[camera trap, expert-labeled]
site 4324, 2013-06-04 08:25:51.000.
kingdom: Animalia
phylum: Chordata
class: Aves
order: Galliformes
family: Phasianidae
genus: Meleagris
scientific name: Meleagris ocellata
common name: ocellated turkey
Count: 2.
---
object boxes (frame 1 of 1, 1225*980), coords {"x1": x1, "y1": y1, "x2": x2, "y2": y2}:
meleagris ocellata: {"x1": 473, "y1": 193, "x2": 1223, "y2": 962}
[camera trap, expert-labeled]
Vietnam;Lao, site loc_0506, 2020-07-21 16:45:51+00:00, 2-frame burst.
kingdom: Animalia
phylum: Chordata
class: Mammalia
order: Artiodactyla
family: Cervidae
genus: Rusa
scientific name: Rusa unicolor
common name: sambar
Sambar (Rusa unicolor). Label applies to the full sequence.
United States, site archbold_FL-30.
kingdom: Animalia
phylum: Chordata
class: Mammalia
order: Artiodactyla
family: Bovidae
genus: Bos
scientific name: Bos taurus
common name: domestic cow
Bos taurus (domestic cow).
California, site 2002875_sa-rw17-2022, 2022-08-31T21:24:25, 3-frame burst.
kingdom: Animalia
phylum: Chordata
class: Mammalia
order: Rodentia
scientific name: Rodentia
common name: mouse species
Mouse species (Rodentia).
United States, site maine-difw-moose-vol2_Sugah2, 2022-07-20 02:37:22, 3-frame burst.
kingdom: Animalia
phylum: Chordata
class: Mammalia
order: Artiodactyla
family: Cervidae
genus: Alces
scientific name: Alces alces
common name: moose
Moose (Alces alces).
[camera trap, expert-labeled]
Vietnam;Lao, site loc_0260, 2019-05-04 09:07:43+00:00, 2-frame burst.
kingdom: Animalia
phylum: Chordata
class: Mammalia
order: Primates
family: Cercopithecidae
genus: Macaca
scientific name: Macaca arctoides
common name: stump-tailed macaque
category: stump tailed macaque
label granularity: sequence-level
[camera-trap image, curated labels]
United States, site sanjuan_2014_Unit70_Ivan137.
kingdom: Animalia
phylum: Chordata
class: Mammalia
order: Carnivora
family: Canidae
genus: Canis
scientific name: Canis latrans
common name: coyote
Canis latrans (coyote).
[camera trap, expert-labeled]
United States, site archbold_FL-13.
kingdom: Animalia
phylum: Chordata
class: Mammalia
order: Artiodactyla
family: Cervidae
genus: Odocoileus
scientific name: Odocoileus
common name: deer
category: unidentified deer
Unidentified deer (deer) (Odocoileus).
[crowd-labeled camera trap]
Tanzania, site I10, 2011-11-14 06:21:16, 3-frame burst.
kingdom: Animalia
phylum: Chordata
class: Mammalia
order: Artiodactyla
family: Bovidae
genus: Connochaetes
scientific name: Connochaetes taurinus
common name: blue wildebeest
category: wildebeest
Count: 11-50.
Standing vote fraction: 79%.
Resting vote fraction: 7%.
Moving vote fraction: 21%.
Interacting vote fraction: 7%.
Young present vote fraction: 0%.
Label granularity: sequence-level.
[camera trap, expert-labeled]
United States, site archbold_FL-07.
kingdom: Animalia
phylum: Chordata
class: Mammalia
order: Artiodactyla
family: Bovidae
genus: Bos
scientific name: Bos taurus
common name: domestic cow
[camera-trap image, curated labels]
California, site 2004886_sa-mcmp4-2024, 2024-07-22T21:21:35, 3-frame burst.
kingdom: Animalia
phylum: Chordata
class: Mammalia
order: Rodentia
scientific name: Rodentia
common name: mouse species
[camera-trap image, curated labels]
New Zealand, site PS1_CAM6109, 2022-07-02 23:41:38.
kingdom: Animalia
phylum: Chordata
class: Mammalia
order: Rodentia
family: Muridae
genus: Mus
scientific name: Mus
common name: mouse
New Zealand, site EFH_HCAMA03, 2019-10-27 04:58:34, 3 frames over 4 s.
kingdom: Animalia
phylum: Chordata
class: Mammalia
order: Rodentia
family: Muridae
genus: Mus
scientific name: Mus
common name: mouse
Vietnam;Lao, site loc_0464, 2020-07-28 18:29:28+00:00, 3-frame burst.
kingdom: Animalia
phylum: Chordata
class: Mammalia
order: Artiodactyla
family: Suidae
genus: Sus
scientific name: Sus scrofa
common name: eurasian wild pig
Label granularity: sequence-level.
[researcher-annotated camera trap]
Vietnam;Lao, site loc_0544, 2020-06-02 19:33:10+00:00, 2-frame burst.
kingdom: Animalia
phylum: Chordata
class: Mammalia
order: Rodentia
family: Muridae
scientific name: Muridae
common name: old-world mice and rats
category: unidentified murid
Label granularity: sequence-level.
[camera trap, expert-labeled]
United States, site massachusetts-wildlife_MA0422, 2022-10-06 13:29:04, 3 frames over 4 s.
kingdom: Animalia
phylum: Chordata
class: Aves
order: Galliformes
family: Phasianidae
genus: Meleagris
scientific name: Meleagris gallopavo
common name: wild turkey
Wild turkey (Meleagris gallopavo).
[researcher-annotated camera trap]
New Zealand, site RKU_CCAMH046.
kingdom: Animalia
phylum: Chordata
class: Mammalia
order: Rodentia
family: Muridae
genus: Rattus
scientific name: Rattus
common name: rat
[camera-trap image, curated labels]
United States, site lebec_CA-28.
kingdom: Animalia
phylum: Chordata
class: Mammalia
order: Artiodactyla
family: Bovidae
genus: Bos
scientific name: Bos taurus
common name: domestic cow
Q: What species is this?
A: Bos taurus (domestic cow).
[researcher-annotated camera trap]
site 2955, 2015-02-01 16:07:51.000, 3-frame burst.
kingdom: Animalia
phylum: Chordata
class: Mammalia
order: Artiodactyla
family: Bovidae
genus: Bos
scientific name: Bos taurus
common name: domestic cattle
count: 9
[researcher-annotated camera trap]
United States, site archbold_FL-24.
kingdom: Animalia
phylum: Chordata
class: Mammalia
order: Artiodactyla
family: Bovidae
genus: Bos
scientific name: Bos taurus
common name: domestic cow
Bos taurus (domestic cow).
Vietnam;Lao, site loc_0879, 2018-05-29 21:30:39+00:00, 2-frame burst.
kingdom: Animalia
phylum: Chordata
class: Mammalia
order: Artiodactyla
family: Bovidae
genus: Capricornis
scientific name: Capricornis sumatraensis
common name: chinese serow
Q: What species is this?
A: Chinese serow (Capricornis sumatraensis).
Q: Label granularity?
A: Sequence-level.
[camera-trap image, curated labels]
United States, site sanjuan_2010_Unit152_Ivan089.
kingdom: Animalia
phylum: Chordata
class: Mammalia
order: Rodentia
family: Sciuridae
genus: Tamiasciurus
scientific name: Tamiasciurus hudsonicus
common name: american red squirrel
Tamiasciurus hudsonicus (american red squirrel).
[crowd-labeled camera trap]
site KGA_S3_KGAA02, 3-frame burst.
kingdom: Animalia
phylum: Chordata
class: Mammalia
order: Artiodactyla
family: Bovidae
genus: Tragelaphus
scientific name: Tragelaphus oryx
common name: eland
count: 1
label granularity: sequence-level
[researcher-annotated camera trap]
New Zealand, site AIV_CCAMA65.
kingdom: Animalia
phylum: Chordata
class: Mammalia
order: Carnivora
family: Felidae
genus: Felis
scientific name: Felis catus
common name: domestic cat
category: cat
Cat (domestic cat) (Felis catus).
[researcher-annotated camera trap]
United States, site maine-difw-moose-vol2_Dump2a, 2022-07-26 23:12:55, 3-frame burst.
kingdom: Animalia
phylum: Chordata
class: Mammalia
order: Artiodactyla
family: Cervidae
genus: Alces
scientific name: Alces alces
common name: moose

== Action item ==
Repeat the records above in full, character for character.

== Written solution ==
[camera trap, expert-labeled]
site 4324, 2013-06-04 08:25:51.000.
kingdom: Animalia
phylum: Chordata
class: Aves
order: Galliformes
family: Phasianidae
genus: Meleagris
scientific name: Meleagris ocellata
common name: ocellated turkey
Count: 2.
---
object boxes (frame 1 of 1, 1225*980), coords {"x1": x1, "y1": y1, "x2": x2, "y2": y2}:
meleagris ocellata: {"x1": 473, "y1": 193, "x2": 1223, "y2": 962}
[camera trap, expert-labeled]
Vietnam;Lao, site loc_0506, 2020-07-21 16:45:51+00:00, 2-frame burst.
kingdom: Animalia
phylum: Chordata
class: Mammalia
order: Artiodactyla
family: Cervidae
genus: Rusa
scientific name: Rusa unicolor
common name: sambar
Sambar (Rusa unicolor). Label applies to the full sequence.
United States, site archbold_FL-30.
kingdom: Animalia
phylum: Chordata
class: Mammalia
order: Artiodactyla
family: Bovidae
genus: Bos
scientific name: Bos taurus
common name: domestic cow
Bos taurus (domestic cow).
California, site 2002875_sa-rw17-2022, 2022-08-31T21:24:25, 3-frame burst.
kingdom: Animalia
phylum: Chordata
class: Mammalia
order: Rodentia
scientific name: Rodentia
common name: mouse species
Mouse species (Rodentia).
United States, site maine-difw-moose-vol2_Sugah2, 2022-07-20 02:37:22, 3-frame burst.
kingdom: Animalia
phylum: Chordata
class: Mammalia
order: Artiodactyla
family: Cervidae
genus: Alces
scientific name: Alces alces
common name: moose
Moose (Alces alces).
[camera trap, expert-labeled]
Vietnam;Lao, site loc_0260, 2019-05-04 09:07:43+00:00, 2-frame burst.
kingdom: Animalia
phylum: Chordata
class: Mammalia
order: Primates
family: Cercopithecidae
genus: Macaca
scientific name: Macaca arctoides
common name: stump-tailed macaque
category: stump tailed macaque
label granularity: sequence-level
[camera-trap image, curated labels]
United States, site sanjuan_2014_Unit70_Ivan137.
kingdom: Animalia
phylum: Chordata
class: Mammalia
order: Carnivora
family: Canidae
genus: Canis
scientific name: Canis latrans
common name: coyote
Canis latrans (coyote).
[camera trap, expert-labeled]
United States, site archbold_FL-13.
kingdom: Animalia
phylum: Chordata
class: Mammalia
order: Artiodactyla
family: Cervidae
genus: Odocoileus
scientific name: Odocoileus
common name: deer
category: unidentified deer
Unidentified deer (deer) (Odocoileus).
[crowd-labeled camera trap]
Tanzania, site I10, 2011-11-14 06:21:16, 3-frame burst.
kingdom: Animalia
phylum: Chordata
class: Mammalia
order: Artiodactyla
family: Bovidae
genus: Connochaetes
scientific name: Connochaetes taurinus
common name: blue wildebeest
category: wildebeest
Count: 11-50.
Standing vote fraction: 79%.
Resting vote fraction: 7%.
Moving vote fraction: 21%.
Interacting vote fraction: 7%.
Young present vote fraction: 0%.
Label granularity: sequence-level.
[camera trap, expert-labeled]
United States, site archbold_FL-07.
kingdom: Animalia
phylum: Chordata
class: Mammalia
order: Artiodactyla
family: Bovidae
genus: Bos
scientific name: Bos taurus
common name: domestic cow
[camera-trap image, curated labels]
California, site 2004886_sa-mcmp4-2024, 2024-07-22T21:21:35, 3-frame burst.
kingdom: Animalia
phylum: Chordata
class: Mammalia
order: Rodentia
scientific name: Rodentia
common name: mouse species
[camera-trap image, curated labels]
New Zealand, site PS1_CAM6109, 2022-07-02 23:41:38.
kingdom: Animalia
phylum: Chordata
class: Mammalia
order: Rodentia
family: Muridae
genus: Mus
scientific name: Mus
common name: mouse
New Zealand, site EFH_HCAMA03, 2019-10-27 04:58:34, 3 frames over 4 s.
kingdom: Animalia
phylum: Chordata
class: Mammalia
order: Rodentia
family: Muridae
genus: Mus
scientific name: Mus
common name: mouse
Vietnam;Lao, site loc_0464, 2020-07-28 18:29:28+00:00, 3-frame burst.
kingdom: Animalia
phylum: Chordata
class: Mammalia
order: Artiodactyla
family: Suidae
genus: Sus
scientific name: Sus scrofa
common name: eurasian wild pig
Label granularity: sequence-level.
[researcher-annotated camera trap]
Vietnam;Lao, site loc_0544, 2020-06-02 19:33:10+00:00, 2-frame burst.
kingdom: Animalia
phylum: Chordata
class: Mammalia
order: Rodentia
family: Muridae
scientific name: Muridae
common name: old-world mice and rats
category: unidentified murid
Label granularity: sequence-level.
[camera trap, expert-labeled]
United States, site massachusetts-wildlife_MA0422, 2022-10-06 13:29:04, 3 frames over 4 s.
kingdom: Animalia
phylum: Chordata
class: Aves
order: Galliformes
family: Phasianidae
genus: Meleagris
scientific name: Meleagris gallopavo
common name: wild turkey
Wild turkey (Meleagris gallopavo).
[researcher-annotated camera trap]
New Zealand, site RKU_CCAMH046.
kingdom: Animalia
phylum: Chordata
class: Mammalia
order: Rodentia
family: Muridae
genus: Rattus
scientific name: Rattus
common name: rat
[camera-trap image, curated labels]
United States, site lebec_CA-28.
kingdom: Animalia
phylum: Chordata
class: Mammalia
order: Artiodactyla
family: Bovidae
genus: Bos
scientific name: Bos taurus
common name: domestic cow
Q: What species is this?
A: Bos taurus (domestic cow).
[researcher-annotated camera trap]
site 2955, 2015-02-01 16:07:51.000, 3-frame burst.
kingdom: Animalia
phylum: Chordata
class: Mammalia
order: Artiodactyla
family: Bovidae
genus: Bos
scientific name: Bos taurus
common name: domestic cattle
count: 9
[researcher-annotated camera trap]
United States, site archbold_FL-24.
kingdom: Animalia
phylum: Chordata
class: Mammalia
order: Artiodactyla
family: Bovidae
genus: Bos
scientific name: Bos taurus
common name: domestic cow
Bos taurus (domestic cow).
Vietnam;Lao, site loc_0879, 2018-05-29 21:30:39+00:00, 2-frame burst.
kingdom: Animalia
phylum: Chordata
class: Mammalia
order: Artiodactyla
family: Bovidae
genus: Capricornis
scientific name: Capricornis sumatraensis
common name: chinese serow
Q: What species is this?
A: Chinese serow (Capricornis sumatraensis).
Q: Label granularity?
A: Sequence-level.
[camera-trap image, curated labels]
United States, site sanjuan_2010_Unit152_Ivan089.
kingdom: Animalia
phylum: Chordata
class: Mammalia
order: Rodentia
family: Sciuridae
genus: Tamiasciurus
scientific name: Tamiasciurus hudsonicus
common name: american red squirrel
Tamiasciurus hudsonicus (american red squirrel).
[crowd-labeled camera trap]
site KGA_S3_KGAA02, 3-frame burst.
kingdom: Animalia
phylum: Chordata
class: Mammalia
order: Artiodactyla
family: Bovidae
genus: Tragelaphus
scientific name: Tragelaphus oryx
common name: eland
count: 1
label granularity: sequence-level
[researcher-annotated camera trap]
New Zealand, site AIV_CCAMA65.
kingdom: Animalia
phylum: Chordata
class: Mammalia
order: Carnivora
family: Felidae
genus: Felis
scientific name: Felis catus
common name: domestic cat
category: cat
Cat (domestic cat) (Felis catus).
[researcher-annotated camera trap]
United States, site maine-difw-moose-vol2_Dump2a, 2022-07-26 23:12:55, 3-frame burst.
kingdom: Animalia
phylum: Chordata
class: Mammalia
order: Artiodactyla
family: Cervidae
genus: Alces
scientific name: Alces alces
common name: moose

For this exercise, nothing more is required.